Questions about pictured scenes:
* * *

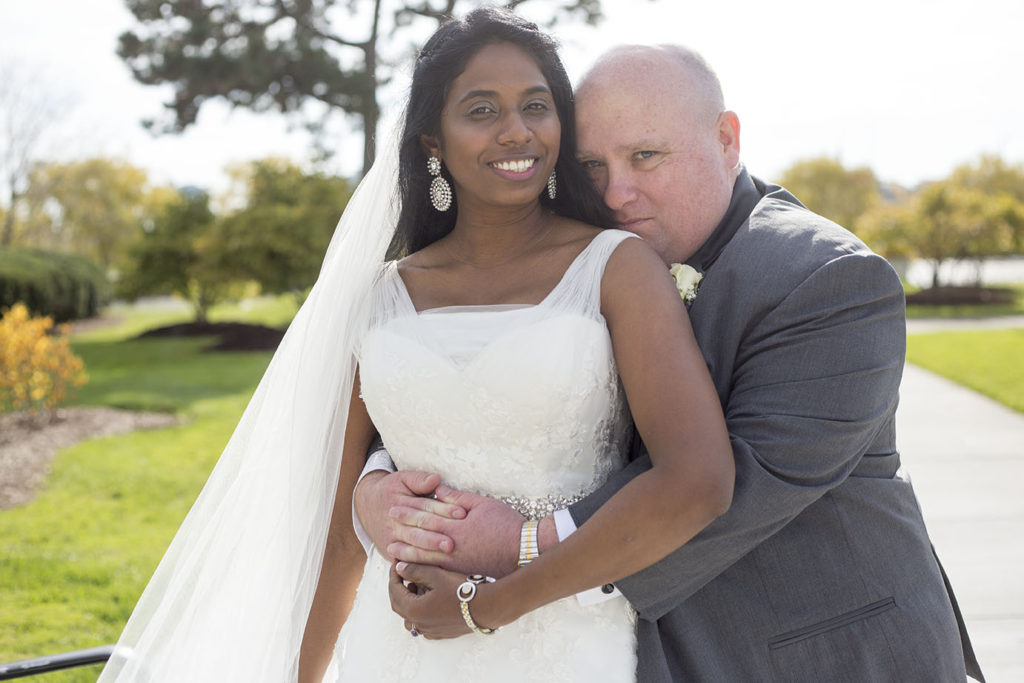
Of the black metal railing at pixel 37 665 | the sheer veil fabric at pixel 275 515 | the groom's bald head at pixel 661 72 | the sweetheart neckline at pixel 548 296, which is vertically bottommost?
the black metal railing at pixel 37 665

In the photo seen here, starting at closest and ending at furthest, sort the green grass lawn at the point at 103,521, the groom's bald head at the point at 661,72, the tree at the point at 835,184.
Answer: the groom's bald head at the point at 661,72, the green grass lawn at the point at 103,521, the tree at the point at 835,184

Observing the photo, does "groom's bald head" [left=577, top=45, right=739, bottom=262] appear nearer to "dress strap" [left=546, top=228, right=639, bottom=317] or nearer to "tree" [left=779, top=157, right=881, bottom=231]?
"dress strap" [left=546, top=228, right=639, bottom=317]

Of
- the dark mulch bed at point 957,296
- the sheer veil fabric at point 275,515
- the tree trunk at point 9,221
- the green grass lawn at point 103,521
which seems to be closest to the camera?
the sheer veil fabric at point 275,515

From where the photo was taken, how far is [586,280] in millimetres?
2141

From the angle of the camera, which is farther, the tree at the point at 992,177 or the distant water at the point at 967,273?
the tree at the point at 992,177

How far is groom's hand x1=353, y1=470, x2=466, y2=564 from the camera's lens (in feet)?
6.89

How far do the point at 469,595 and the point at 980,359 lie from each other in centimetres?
1389

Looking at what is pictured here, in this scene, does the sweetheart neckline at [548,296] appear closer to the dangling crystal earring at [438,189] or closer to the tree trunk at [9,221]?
the dangling crystal earring at [438,189]

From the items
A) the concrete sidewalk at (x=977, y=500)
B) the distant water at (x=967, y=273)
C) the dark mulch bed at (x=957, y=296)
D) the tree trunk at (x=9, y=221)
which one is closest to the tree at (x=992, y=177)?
the distant water at (x=967, y=273)

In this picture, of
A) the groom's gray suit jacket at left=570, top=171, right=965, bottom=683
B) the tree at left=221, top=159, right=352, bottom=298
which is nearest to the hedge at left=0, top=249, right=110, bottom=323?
the tree at left=221, top=159, right=352, bottom=298

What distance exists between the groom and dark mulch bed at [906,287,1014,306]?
23.9 meters

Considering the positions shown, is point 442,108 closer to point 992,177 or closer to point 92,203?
point 92,203

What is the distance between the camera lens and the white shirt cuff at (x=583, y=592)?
1968mm

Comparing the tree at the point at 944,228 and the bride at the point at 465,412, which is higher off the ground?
the bride at the point at 465,412
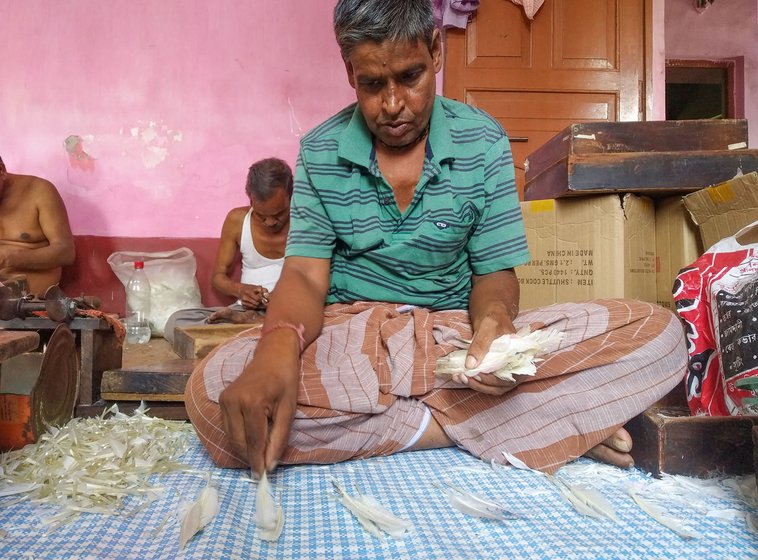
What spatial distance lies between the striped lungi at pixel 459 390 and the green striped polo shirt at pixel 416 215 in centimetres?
17

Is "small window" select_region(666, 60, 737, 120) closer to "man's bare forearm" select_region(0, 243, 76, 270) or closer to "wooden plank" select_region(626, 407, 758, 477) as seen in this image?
"wooden plank" select_region(626, 407, 758, 477)

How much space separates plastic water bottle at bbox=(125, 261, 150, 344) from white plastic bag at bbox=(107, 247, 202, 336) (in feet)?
0.08

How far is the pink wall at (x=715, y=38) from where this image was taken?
5043 millimetres

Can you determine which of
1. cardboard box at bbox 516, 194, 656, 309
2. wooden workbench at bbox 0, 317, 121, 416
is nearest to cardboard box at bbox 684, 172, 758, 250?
cardboard box at bbox 516, 194, 656, 309

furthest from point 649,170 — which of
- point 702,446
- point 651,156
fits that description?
point 702,446

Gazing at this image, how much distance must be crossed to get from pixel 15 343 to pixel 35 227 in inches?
100

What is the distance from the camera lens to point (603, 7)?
3811 millimetres

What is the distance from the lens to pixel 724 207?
2.02 m

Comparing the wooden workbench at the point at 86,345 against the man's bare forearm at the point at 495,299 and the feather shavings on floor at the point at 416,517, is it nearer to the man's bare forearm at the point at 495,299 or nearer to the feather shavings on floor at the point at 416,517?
the feather shavings on floor at the point at 416,517

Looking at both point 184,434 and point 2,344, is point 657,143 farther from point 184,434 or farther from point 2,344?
point 2,344

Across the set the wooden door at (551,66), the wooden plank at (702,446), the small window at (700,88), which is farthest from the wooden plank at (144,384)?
the small window at (700,88)

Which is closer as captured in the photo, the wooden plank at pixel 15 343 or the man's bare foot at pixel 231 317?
the wooden plank at pixel 15 343

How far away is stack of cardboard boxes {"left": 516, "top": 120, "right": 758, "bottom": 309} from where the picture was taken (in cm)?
227

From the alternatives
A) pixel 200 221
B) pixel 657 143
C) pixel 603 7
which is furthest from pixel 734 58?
pixel 200 221
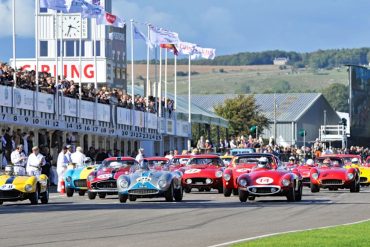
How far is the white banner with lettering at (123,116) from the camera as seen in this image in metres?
62.4

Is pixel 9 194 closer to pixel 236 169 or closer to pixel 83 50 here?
pixel 236 169

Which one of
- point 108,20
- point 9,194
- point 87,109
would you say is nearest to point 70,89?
point 87,109

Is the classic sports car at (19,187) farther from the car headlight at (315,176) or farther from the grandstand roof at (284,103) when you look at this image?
the grandstand roof at (284,103)

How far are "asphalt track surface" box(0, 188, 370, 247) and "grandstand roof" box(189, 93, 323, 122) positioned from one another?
121096 millimetres

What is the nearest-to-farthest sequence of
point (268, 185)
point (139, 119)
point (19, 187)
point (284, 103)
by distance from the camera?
point (19, 187), point (268, 185), point (139, 119), point (284, 103)

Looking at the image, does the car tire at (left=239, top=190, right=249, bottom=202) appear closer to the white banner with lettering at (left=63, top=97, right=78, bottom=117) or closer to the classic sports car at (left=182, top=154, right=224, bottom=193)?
the classic sports car at (left=182, top=154, right=224, bottom=193)

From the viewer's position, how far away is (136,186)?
32.7 m

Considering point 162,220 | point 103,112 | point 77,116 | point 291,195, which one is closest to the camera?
point 162,220

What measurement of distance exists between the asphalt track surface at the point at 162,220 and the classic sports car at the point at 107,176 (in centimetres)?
193

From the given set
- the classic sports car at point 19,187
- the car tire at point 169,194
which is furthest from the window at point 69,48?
the classic sports car at point 19,187

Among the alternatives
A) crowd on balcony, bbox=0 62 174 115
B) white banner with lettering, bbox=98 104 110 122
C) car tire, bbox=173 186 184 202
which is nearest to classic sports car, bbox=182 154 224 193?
car tire, bbox=173 186 184 202

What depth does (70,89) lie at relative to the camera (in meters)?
55.2

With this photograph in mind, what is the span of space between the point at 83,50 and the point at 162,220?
6756cm

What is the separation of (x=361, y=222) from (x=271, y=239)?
473 cm
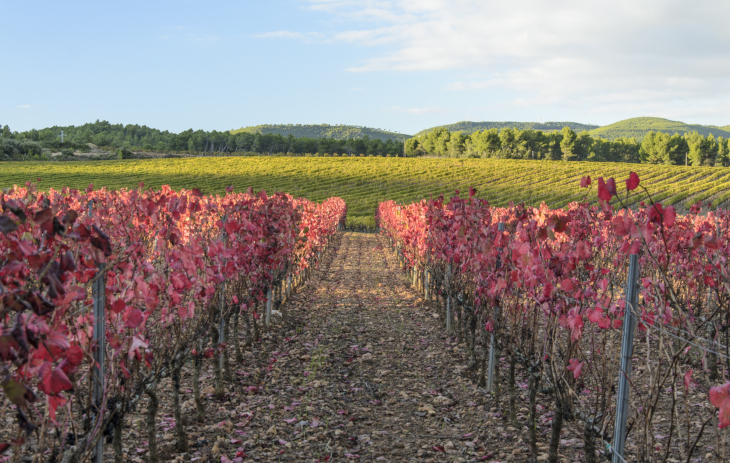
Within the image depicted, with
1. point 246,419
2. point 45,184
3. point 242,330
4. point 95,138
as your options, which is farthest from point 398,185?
point 95,138

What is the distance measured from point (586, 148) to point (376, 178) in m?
61.9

* * *

# Exercise aim
Update the material above by changing every "tree trunk" to "tree stump" and keeping everything else the same. Leave the pictures out of your answer.

# Answer below
Of the black metal railing at pixel 37 665 | the sheer veil fabric at pixel 275 515 | the groom's bald head at pixel 661 72 | the sweetheart neckline at pixel 548 296, which is vertically bottommost?
the black metal railing at pixel 37 665

In the photo seen here, starting at closest and ending at furthest, sort the green grass lawn at the point at 103,521, the groom's bald head at the point at 661,72, the tree at the point at 835,184.
Answer: the groom's bald head at the point at 661,72, the green grass lawn at the point at 103,521, the tree at the point at 835,184

Observing the photo, does "groom's bald head" [left=577, top=45, right=739, bottom=262] appear nearer to "dress strap" [left=546, top=228, right=639, bottom=317] or nearer to "tree" [left=779, top=157, right=881, bottom=231]?
"dress strap" [left=546, top=228, right=639, bottom=317]

Of
- the dark mulch bed at point 957,296
- the sheer veil fabric at point 275,515
- the tree stump at point 9,221
- the green grass lawn at point 103,521
which seems to be closest to the camera?
the sheer veil fabric at point 275,515

From where the photo was taken, how far is [586,280] in millimetres?
2141

From the angle of the camera, which is farther, the tree at the point at 992,177 or the distant water at the point at 967,273?
the tree at the point at 992,177

How far is groom's hand x1=353, y1=470, x2=466, y2=564 from the camera's lens (in feet)?
6.89

How far do the point at 469,595 and the point at 980,359 lie from each other in centimetres?
1389

Looking at what is pictured here, in this scene, does the sweetheart neckline at [548,296] appear closer to the dangling crystal earring at [438,189] or closer to the tree stump at [9,221]?
the dangling crystal earring at [438,189]

From the items
A) the concrete sidewalk at (x=977, y=500)
B) the distant water at (x=967, y=273)
C) the dark mulch bed at (x=957, y=296)
D) the tree stump at (x=9, y=221)
which one is closest to the tree at (x=992, y=177)?
the distant water at (x=967, y=273)

In this picture, of
A) the groom's gray suit jacket at left=570, top=171, right=965, bottom=683
B) the tree at left=221, top=159, right=352, bottom=298
which is nearest to the hedge at left=0, top=249, right=110, bottom=323?
the tree at left=221, top=159, right=352, bottom=298

What distance exists between the groom and dark mulch bed at [906,287,1014,306]?
23.9 meters

Considering the positions shown, is point 442,108 closer to point 992,177 or closer to point 92,203?
point 92,203

What is the distance between the camera lens and the white shirt cuff at (x=583, y=592)?
1968mm

Comparing the tree at the point at 944,228 and the bride at the point at 465,412, which is higher off the ground?
the bride at the point at 465,412
What spatial distance lies between the striped lungi at pixel 459 390 and the green striped polo shirt at pixel 416 215 in centimetres?
17

Is "small window" select_region(666, 60, 737, 120) closer to "man's bare forearm" select_region(0, 243, 76, 270) or closer to "wooden plank" select_region(626, 407, 758, 477) as seen in this image?
"wooden plank" select_region(626, 407, 758, 477)

How much space separates plastic water bottle at bbox=(125, 261, 150, 344) from white plastic bag at bbox=(107, 247, 202, 336) (in feet)?
0.08

How far is the pink wall at (x=715, y=38) from where this image was taken?
5043 millimetres

Can you determine which of
1. cardboard box at bbox 516, 194, 656, 309
2. wooden workbench at bbox 0, 317, 121, 416
is nearest to cardboard box at bbox 684, 172, 758, 250?
cardboard box at bbox 516, 194, 656, 309

furthest from point 649,170 — which of
- point 702,446
- point 651,156
fits that description?
point 702,446

Gazing at this image, how much distance must be crossed to get from pixel 15 343 to pixel 35 227 in inches?
100

What is the distance from the camera lens to point (603, 7)?
3811 millimetres

What is the distance from the lens to pixel 724 207?
2.02 m

Comparing the wooden workbench at the point at 86,345 against the man's bare forearm at the point at 495,299 and the feather shavings on floor at the point at 416,517, is it nearer to the man's bare forearm at the point at 495,299 or nearer to the feather shavings on floor at the point at 416,517?
the feather shavings on floor at the point at 416,517

Looking at both point 184,434 and point 2,344, is point 657,143 farther from point 184,434 or farther from point 2,344?
point 2,344

Across the set the wooden door at (551,66), the wooden plank at (702,446), the small window at (700,88), which is farthest from the wooden plank at (144,384)?
the small window at (700,88)

Which is closer as captured in the photo, the wooden plank at pixel 15 343 or the man's bare foot at pixel 231 317?
the wooden plank at pixel 15 343

How far away is stack of cardboard boxes {"left": 516, "top": 120, "right": 758, "bottom": 309} from where the picture was taken (in cm)?
227

From the alternatives
A) pixel 200 221
B) pixel 657 143
C) pixel 603 7
which is furthest from pixel 734 58?
pixel 200 221
How far is the white banner with lettering at (123,116) from the camera as seen in this image in metres?
62.4

Is pixel 9 194 closer to pixel 236 169 or closer to pixel 83 50 here?
pixel 236 169

Which one of
- point 108,20
- point 9,194
- point 87,109
would you say is nearest to point 70,89?
point 87,109

Is the classic sports car at (19,187) farther from the car headlight at (315,176) or farther from the grandstand roof at (284,103) when you look at this image?
the grandstand roof at (284,103)

How far are "asphalt track surface" box(0, 188, 370, 247) and "grandstand roof" box(189, 93, 323, 122) positioned from one another?
121096 millimetres

What is the nearest-to-farthest sequence of
point (268, 185)
point (139, 119)
point (19, 187)
point (284, 103)
by distance from the camera?
point (19, 187), point (268, 185), point (139, 119), point (284, 103)

Looking at the image, does the car tire at (left=239, top=190, right=249, bottom=202) appear closer to the white banner with lettering at (left=63, top=97, right=78, bottom=117) or closer to the classic sports car at (left=182, top=154, right=224, bottom=193)?
the classic sports car at (left=182, top=154, right=224, bottom=193)

From the viewer's position, how far away is (136,186)?
32.7 m

Considering point 162,220 | point 103,112 | point 77,116 | point 291,195, which one is closest to the camera?
point 162,220

What measurement of distance exists between the asphalt track surface at the point at 162,220 and the classic sports car at the point at 107,176 (in centimetres)?
193

From the given set
- the classic sports car at point 19,187
- the car tire at point 169,194
which is furthest from the window at point 69,48?
the classic sports car at point 19,187

Among the alternatives
A) crowd on balcony, bbox=0 62 174 115
B) white banner with lettering, bbox=98 104 110 122
C) car tire, bbox=173 186 184 202
which is nearest to classic sports car, bbox=182 154 224 193?
car tire, bbox=173 186 184 202

What depth does (70,89) lie at relative to the camera (in meters)?
55.2

With this photograph in mind, what is the span of space between the point at 83,50 and the point at 162,220?
6756cm

What is the separation of (x=361, y=222) from (x=271, y=239)?
473 cm
Within the image depicted, with
1. point 246,419
2. point 45,184
3. point 242,330
4. point 95,138
as your options, which is farthest from point 398,185?
point 95,138

What is the distance measured from point (586, 148) to point (376, 178) in m?
61.9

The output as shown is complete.